Aim of the exercise:
Reproduce all of the rows below word for word, keeping each line in its original order.

============================================================

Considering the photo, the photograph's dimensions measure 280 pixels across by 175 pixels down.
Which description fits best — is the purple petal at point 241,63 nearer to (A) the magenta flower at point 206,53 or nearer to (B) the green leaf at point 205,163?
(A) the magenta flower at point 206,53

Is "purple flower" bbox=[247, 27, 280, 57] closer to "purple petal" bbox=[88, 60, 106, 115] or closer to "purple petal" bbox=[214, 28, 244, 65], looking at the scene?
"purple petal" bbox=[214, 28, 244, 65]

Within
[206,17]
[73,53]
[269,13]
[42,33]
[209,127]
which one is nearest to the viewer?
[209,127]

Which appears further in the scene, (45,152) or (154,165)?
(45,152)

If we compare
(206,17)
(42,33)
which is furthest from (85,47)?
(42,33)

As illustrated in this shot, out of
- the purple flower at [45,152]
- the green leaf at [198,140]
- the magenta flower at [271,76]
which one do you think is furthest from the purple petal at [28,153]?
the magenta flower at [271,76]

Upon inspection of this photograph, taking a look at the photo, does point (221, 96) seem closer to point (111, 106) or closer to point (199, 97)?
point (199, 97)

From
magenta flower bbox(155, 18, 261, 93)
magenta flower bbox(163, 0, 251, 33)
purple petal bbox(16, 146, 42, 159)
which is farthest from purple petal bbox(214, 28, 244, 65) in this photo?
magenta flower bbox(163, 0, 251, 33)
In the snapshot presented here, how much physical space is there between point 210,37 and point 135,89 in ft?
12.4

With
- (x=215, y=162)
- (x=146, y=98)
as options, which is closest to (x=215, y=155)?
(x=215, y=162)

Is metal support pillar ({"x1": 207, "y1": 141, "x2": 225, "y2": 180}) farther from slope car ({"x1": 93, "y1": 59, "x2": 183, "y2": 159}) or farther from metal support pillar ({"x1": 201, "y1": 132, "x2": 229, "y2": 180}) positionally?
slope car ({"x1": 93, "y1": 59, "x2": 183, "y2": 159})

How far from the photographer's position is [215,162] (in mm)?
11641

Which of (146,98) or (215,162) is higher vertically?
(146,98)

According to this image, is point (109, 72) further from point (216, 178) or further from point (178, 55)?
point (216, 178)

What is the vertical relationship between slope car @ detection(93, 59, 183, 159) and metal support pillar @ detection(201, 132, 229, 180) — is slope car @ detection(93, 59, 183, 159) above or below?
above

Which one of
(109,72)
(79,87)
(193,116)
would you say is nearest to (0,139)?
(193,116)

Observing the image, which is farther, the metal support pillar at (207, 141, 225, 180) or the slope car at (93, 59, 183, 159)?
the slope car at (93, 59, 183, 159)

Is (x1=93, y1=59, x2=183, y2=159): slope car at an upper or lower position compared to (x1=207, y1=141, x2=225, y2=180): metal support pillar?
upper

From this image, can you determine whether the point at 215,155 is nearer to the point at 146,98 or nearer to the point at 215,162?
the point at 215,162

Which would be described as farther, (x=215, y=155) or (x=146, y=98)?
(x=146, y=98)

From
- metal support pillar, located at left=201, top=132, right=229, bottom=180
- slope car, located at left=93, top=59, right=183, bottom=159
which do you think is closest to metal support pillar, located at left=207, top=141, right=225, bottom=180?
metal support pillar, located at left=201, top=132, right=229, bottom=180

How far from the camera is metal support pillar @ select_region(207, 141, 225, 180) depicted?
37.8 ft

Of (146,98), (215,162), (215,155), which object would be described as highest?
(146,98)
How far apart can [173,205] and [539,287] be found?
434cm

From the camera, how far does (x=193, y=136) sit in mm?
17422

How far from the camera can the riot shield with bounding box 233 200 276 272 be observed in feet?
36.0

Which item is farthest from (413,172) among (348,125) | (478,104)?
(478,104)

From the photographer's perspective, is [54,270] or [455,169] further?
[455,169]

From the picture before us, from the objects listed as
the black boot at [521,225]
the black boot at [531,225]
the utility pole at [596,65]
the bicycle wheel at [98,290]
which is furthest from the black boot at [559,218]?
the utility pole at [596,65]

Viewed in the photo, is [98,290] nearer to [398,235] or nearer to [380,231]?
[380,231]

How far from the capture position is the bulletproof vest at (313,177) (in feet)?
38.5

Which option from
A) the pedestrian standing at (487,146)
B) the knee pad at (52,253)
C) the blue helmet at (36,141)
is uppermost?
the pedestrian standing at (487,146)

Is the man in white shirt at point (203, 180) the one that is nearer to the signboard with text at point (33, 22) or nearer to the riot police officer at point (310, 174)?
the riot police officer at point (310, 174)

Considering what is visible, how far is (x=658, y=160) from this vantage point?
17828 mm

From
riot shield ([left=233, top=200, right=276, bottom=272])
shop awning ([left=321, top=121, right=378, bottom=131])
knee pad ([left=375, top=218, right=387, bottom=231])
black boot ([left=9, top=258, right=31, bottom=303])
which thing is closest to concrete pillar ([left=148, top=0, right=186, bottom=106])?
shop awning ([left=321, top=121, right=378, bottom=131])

============================================================

Task output:
Considering the photo, the photograph's dimensions measure 280 pixels across by 175 pixels down.
Which description fits best — is the purple petal at point 241,63 nearer to (A) the magenta flower at point 206,53 or nearer to (B) the green leaf at point 205,163?
(A) the magenta flower at point 206,53

Is "purple flower" bbox=[247, 27, 280, 57] closer to "purple petal" bbox=[88, 60, 106, 115] or closer to "purple petal" bbox=[214, 28, 244, 65], looking at the scene?
"purple petal" bbox=[214, 28, 244, 65]

Within
[206,17]
[73,53]
[269,13]
[42,33]
[209,127]
which one is nearest to the viewer?
[209,127]

Which appears further in the scene, (45,152) or (154,165)?
(45,152)

If we compare
(206,17)
(42,33)
which is furthest from (85,47)?
(42,33)

As illustrated in this shot, out of
- the purple flower at [45,152]
- the green leaf at [198,140]
- the magenta flower at [271,76]
which one do you think is furthest from the purple petal at [28,153]?
the magenta flower at [271,76]

Upon inspection of this photograph, taking a look at the photo, does point (221, 96) seem closer to point (111, 106) or closer to point (199, 97)?
point (199, 97)

From
magenta flower bbox(155, 18, 261, 93)
magenta flower bbox(163, 0, 251, 33)
purple petal bbox(16, 146, 42, 159)
which is farthest from purple petal bbox(214, 28, 244, 65) in this photo?
magenta flower bbox(163, 0, 251, 33)
In the snapshot presented here, how much physical space is there between point 210,37 and point 135,89 in ft?
12.4

With
- (x=215, y=162)
- (x=146, y=98)
as options, which is closest to (x=215, y=155)?
(x=215, y=162)

Is metal support pillar ({"x1": 207, "y1": 141, "x2": 225, "y2": 180}) farther from slope car ({"x1": 93, "y1": 59, "x2": 183, "y2": 159}) or farther from metal support pillar ({"x1": 201, "y1": 132, "x2": 229, "y2": 180}) positionally?
slope car ({"x1": 93, "y1": 59, "x2": 183, "y2": 159})

How far from the photographer's position is [215,162] (in mm)?
11641

Which of (146,98) or (215,162) is higher vertically?
(146,98)

According to this image, is point (109, 72) further from point (216, 178) or further from point (178, 55)?
point (216, 178)

What is the vertical relationship between slope car @ detection(93, 59, 183, 159) and metal support pillar @ detection(201, 132, 229, 180) — is slope car @ detection(93, 59, 183, 159) above or below?
above

Which one of
(109,72)
(79,87)
(193,116)
would you say is nearest to (0,139)?
(193,116)

Observing the image, which is farther, the metal support pillar at (207, 141, 225, 180) or the slope car at (93, 59, 183, 159)?
the slope car at (93, 59, 183, 159)

Is (x1=93, y1=59, x2=183, y2=159): slope car at an upper or lower position compared to (x1=207, y1=141, x2=225, y2=180): metal support pillar?
upper

From this image, can you determine whether the point at 215,155 is nearer to the point at 146,98 or nearer to the point at 215,162?
the point at 215,162

Which would be described as farther, (x=215, y=155) or (x=146, y=98)?
(x=146, y=98)

From
- metal support pillar, located at left=201, top=132, right=229, bottom=180
- slope car, located at left=93, top=59, right=183, bottom=159
which do you think is closest to metal support pillar, located at left=207, top=141, right=225, bottom=180?
metal support pillar, located at left=201, top=132, right=229, bottom=180

How far from the camera is metal support pillar @ select_region(207, 141, 225, 180) depicted?
37.8 ft

Of (146,98), (215,162), (215,155), which object would be described as highest?
(146,98)
How far apart can [173,205] and [539,287] be found?
434cm

From the camera, how far does (x=193, y=136) sit in mm?
17422

How far from the camera can the riot shield with bounding box 233 200 276 272 be observed in feet?
36.0

Which item is farthest from (413,172) among (348,125) | (478,104)?
(478,104)

From the photographer's perspective, is [54,270] or [455,169] further?
[455,169]

From the picture before us, from the objects listed as
the black boot at [521,225]
the black boot at [531,225]
the utility pole at [596,65]
the bicycle wheel at [98,290]
which is furthest from the black boot at [559,218]?
the utility pole at [596,65]

Viewed in the photo, is [98,290] nearer to [398,235] or nearer to [380,231]?
[380,231]

How far from the capture position is the bulletproof vest at (313,177) (in feet)?
38.5

Which option from
A) the pedestrian standing at (487,146)
B) the knee pad at (52,253)
C) the blue helmet at (36,141)
is uppermost?
the pedestrian standing at (487,146)

Is the man in white shirt at point (203, 180) the one that is nearer to the signboard with text at point (33, 22) or nearer to the riot police officer at point (310, 174)?
the riot police officer at point (310, 174)

Considering what is visible, how far is (x=658, y=160) from this vantage point?
17828 mm

From
riot shield ([left=233, top=200, right=276, bottom=272])
shop awning ([left=321, top=121, right=378, bottom=131])
knee pad ([left=375, top=218, right=387, bottom=231])
black boot ([left=9, top=258, right=31, bottom=303])
which thing is closest to concrete pillar ([left=148, top=0, right=186, bottom=106])?
shop awning ([left=321, top=121, right=378, bottom=131])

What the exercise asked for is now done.